John Bordenave Villepigue (July 2, 1830 - November 9, 1862) was a career U.S. Army officer who served on the American frontier and became a Confederate general in the American Civil War. One of his descendants would later be World War I Medal of Honor recipient John Cantey Villepigue.

==Early career==
Villepigue (pronounced VIL-uh-PIG) was born in Camden, Kershaw County, South Carolina, of French descent; one of no less than six Confederate generals who came from Kershaw County. Admitted to The South Carolina Military Academy at the Arsenal 1 Jan 1846, transferred The Citadel, The Military College of South Carolina on 1 Jan 1847, a pay cadet and not eligible for a Beneficiary Cadet scholarship, he left to enter the United States Military Academy. He graduated from the United States Military Academy, in 1854, as a brevet second lieutenant in the 2nd U.S. Dragoons. His initial service was out on the frontiers of Kansas and Nebraska and he was involved in the Sioux expedition of 1855, the march to Fort Lookout, Dakota in 1856, and the Utah campaign of 1857-58. By now a first lieutenant, Villepigue spent time at the Carlisle Cavalry School and was on duty in Utah at the time of the secession, whereupon he resigned his commission on March 31, 1861, to enter the service of the Confederacy.

==Defense of Fort McRee==
Villepigue was initially commissioned as a captain of artillery but was quickly promoted to the rank of colonel in the provisional army and assigned to the 36th Georgia Infantry Regiment. His first notable action was to command the defense of Fort McRee, guarding Pensacola harbor, during the bombardment of November 22, 1861. At the time, his commanding officer, General Braxton Bragg, suggested that for the number and caliber of guns involved, this would surely rank as the heaviest bombardment in the world to date. Bragg praised Villepigue's coolness under fire, even while grievously wounded, and noted that his example caused the troops he was leading—for the most part raw volunteers from Georgia and Mississippi—to fight with the courage of veterans.

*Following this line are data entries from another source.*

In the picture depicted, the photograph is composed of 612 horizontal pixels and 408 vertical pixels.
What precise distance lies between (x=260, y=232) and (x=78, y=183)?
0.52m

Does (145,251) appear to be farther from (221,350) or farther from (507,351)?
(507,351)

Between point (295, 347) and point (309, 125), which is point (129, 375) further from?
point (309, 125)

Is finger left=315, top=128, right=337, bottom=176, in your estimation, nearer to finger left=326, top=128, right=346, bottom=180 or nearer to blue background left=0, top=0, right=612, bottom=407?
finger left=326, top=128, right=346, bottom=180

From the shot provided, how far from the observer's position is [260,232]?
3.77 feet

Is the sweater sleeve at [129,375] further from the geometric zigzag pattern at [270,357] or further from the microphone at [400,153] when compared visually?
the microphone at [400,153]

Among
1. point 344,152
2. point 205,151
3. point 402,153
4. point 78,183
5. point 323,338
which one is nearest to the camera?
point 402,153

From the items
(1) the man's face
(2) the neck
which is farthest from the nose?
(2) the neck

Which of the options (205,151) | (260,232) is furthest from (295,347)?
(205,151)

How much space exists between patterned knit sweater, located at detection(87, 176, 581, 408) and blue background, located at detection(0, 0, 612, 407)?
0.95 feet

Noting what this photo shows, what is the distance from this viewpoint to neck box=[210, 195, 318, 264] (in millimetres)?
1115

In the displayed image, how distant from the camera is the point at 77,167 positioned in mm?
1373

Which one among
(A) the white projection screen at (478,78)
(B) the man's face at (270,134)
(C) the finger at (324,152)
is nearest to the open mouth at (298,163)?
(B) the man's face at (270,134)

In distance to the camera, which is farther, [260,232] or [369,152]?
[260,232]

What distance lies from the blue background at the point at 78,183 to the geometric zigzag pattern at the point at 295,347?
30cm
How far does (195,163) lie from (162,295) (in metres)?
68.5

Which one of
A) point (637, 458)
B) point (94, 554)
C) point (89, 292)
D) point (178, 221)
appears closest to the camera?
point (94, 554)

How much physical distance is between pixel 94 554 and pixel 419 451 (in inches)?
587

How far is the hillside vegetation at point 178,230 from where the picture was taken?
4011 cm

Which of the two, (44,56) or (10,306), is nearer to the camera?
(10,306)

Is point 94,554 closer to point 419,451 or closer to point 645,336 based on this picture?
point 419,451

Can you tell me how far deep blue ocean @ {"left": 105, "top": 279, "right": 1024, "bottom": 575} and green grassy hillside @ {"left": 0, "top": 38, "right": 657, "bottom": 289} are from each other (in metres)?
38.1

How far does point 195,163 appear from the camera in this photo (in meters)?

General Bragg wrote of Colonel Villepigue that he was, "an educated soldier, possessing in an eminent degree the love and confidence of his officers and men, he had been specially selected for this important and perilous post. The result fully vindicates the fortunate choice, and presents for our admiration, blended in perfect harmony, the modest but heroic soldier with the humble but confiding Christian."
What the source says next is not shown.